» PASSAGE SHOWN
Strand Magazine . . . 62
Pall Mall Magazine . . . 63
Pearson's Magazine . . . 67
Harpers Magazine . . . 88

      The fiction-manager of Messrs. Tillotson’s syndicate informed me that he bought annually about two hundred short stories of various lengths.

      The remuneration offered by the principal magazines varies from good to generous. Periodicals such as Pearson’s, Strand, and Windsor will pay as much as fifteen guineas to an unknown writer for a five-thousand-word story. - Cormhill pays a guinea a page, which is slightly less. The Pall Mall Magazine does not care to pay more than two pounds a thousand. The threepenny magazines can be induced to give thirty shillings a thousand. The aspirant should walk warily into the webs of magazines which have outlived their reputations or have never acquired a reputation. I know of one magazine with an ancient name whose fixed price for short stories is half a guinea—not per thousand words, but per story.

      Chapter V

       Sensational and Other Serials

       Table of Contents

      The Serial Generally.

» REQUIRED TASKS
**1.** In the passage on magazine payments, how many short stories did the fiction-manager of Messrs. Tillotson’s syndicate say he bought each year?
**2.** For each statement, say whether the passage on magazine payments agrees, and quote its deciding words: (a) The Pall Mall Magazine prefers not to pay more than two pounds a thousand words. (b) Periodicals such as Pearson’s, Strand, and Windsor will pay up to twenty guineas to an unknown writer for a five-thousand-word story. (c) The magazine with an ancient name pays half a guinea per thousand words.
**3.** Write a continuation of the passage on magazine payments, picking up after its final line.

» ENTRIES
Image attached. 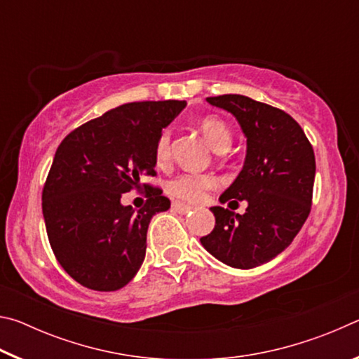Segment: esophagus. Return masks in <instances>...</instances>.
Listing matches in <instances>:
<instances>
[{"mask_svg": "<svg viewBox=\"0 0 359 359\" xmlns=\"http://www.w3.org/2000/svg\"><path fill=\"white\" fill-rule=\"evenodd\" d=\"M172 210L177 212V214H188V212L191 210V205L184 204L180 201H175V203H172Z\"/></svg>", "mask_w": 359, "mask_h": 359, "instance_id": "esophagus-1", "label": "esophagus"}]
</instances>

» EXPECTED RESULTS
**1.** About two hundred short stories of various lengths.

**2.**
(a) Yes: "The Pall Mall Magazine does not care to pay more than two pounds a thousand."
(b) No: "will pay as much as fifteen guineas to an unknown writer for a five-thousand-word story"
(c) No: "half a guinea—not per thousand words, but per story."

**3.**
      The serial story is becoming more and more a recognised feature of weekly and daily journalism. Even the weekly edition of The Times has its serial. Almost all the first class London weeklies, almost all the second class and inferior weeklies, almost all halfpenny dailies, London and provincial, and practically all provincial weekly papers, run serials. The magazines also run serials; but, in the matter of serials, the aspirant may ignore the magazines, and the more famous London weeklies too, as being beyond his reach. The lower class weeklies, however, and the London and provincial halfpenny dailies, and the provincial weeklies, should come within the purview of the ambitious aspirant. Quite recently I had cognisance of a case in which a beginner disposed of his first attempt at a serial to a London daily.

      The majority of all serials, save those appearing in magazines and a few famous weeklies, pass through the hands of the three syndicates whose names I have given in the previous chapter. A director of one of these syndicates, a merchant who probably buys and sells more fiction than any other man in England, once told me that he divided serials into three classes—sensational, detective, and domestic; the second class is of course really a branch of the first; and he said that his favourite lengths were, for sensational serials twelve weekly instalments, for detective serials ten instalments, and for domestic serials fifteen instalments. The average length of an instalment is five thousand words.

      Manufacturing a Sensational Serial.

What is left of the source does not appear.